• [TO DO] Every line of the records that holds the word "size" should be copied.

Dataset items
= = = = =

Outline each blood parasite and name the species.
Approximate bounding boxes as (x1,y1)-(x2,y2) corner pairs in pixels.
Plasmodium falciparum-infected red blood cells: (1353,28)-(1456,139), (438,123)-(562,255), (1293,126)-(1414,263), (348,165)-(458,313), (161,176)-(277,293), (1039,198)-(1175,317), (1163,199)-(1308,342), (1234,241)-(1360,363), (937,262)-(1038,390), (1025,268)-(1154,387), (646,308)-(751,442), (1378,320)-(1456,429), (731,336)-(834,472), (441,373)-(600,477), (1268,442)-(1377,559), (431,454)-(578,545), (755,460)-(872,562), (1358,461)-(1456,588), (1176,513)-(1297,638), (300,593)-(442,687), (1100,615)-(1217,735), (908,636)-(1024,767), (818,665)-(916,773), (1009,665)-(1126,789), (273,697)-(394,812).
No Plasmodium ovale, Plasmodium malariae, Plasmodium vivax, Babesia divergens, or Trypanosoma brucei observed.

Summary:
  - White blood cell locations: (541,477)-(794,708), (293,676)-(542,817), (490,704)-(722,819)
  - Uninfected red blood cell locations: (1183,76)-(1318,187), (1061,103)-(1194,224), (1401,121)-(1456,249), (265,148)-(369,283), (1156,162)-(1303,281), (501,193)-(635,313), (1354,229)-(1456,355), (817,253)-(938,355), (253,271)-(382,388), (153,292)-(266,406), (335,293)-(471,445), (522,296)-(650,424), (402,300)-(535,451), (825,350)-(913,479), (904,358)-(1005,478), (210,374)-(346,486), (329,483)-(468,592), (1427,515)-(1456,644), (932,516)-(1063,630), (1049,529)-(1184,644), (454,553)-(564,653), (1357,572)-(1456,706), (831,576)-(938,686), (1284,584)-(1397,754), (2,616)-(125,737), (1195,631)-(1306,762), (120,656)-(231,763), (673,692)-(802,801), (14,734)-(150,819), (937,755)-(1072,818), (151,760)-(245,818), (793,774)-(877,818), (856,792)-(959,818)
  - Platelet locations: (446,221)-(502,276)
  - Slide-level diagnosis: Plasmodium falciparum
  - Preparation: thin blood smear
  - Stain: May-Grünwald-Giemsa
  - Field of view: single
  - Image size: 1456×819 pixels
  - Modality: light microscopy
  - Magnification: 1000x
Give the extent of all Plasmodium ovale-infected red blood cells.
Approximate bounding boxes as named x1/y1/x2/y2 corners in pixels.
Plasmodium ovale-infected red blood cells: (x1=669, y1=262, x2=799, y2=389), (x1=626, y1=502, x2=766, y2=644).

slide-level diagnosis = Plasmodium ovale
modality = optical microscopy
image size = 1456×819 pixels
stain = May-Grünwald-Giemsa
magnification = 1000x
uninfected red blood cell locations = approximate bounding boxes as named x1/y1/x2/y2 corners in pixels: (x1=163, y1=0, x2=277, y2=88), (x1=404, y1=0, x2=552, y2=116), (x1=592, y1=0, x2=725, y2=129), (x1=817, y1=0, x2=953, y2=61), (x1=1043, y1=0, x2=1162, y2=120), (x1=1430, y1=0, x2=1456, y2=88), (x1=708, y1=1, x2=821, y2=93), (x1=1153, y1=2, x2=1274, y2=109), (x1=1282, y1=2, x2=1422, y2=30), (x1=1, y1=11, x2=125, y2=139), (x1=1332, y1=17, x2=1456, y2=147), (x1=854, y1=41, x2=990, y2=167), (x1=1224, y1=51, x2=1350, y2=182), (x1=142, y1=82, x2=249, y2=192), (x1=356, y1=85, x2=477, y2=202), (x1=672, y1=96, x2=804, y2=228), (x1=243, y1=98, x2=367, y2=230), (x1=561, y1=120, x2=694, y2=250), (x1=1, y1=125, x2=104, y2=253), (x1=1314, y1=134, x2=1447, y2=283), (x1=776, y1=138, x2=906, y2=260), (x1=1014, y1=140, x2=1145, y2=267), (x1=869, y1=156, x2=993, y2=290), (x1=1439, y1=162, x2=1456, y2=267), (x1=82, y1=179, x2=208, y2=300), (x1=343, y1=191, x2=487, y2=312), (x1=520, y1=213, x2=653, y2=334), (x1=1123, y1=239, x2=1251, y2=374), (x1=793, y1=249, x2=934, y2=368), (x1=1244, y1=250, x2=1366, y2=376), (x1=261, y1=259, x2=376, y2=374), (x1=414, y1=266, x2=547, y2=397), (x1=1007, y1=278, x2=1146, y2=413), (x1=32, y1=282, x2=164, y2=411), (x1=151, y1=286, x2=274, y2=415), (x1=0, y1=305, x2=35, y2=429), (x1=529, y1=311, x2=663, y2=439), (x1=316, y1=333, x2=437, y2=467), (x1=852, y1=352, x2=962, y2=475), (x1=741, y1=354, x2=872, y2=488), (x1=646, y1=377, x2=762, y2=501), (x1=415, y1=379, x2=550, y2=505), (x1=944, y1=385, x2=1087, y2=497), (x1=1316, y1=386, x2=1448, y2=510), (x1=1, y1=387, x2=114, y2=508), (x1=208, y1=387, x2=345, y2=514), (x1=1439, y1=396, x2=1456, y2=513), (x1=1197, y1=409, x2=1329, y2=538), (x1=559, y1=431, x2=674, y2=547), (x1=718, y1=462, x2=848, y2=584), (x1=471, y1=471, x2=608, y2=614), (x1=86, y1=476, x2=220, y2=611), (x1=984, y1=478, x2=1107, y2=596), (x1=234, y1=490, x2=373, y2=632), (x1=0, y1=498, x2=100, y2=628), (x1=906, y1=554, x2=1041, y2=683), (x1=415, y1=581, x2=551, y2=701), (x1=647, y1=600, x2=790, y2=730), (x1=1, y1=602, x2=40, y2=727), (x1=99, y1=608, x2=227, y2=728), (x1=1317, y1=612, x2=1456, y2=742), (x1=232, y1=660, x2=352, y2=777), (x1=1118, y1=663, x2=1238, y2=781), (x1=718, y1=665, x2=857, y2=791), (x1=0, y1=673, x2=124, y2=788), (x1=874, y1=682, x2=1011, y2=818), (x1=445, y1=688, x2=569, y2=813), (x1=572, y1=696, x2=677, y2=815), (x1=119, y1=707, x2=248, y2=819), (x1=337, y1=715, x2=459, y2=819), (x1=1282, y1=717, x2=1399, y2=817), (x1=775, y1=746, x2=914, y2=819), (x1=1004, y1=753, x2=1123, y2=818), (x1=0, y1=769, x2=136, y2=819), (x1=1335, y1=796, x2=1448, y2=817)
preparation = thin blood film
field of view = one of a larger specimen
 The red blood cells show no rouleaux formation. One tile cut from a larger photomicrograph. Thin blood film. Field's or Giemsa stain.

= = = = =

• [RESPONSE]
  - Image size: 1456×819 pixels
image size = 1456×819 pixels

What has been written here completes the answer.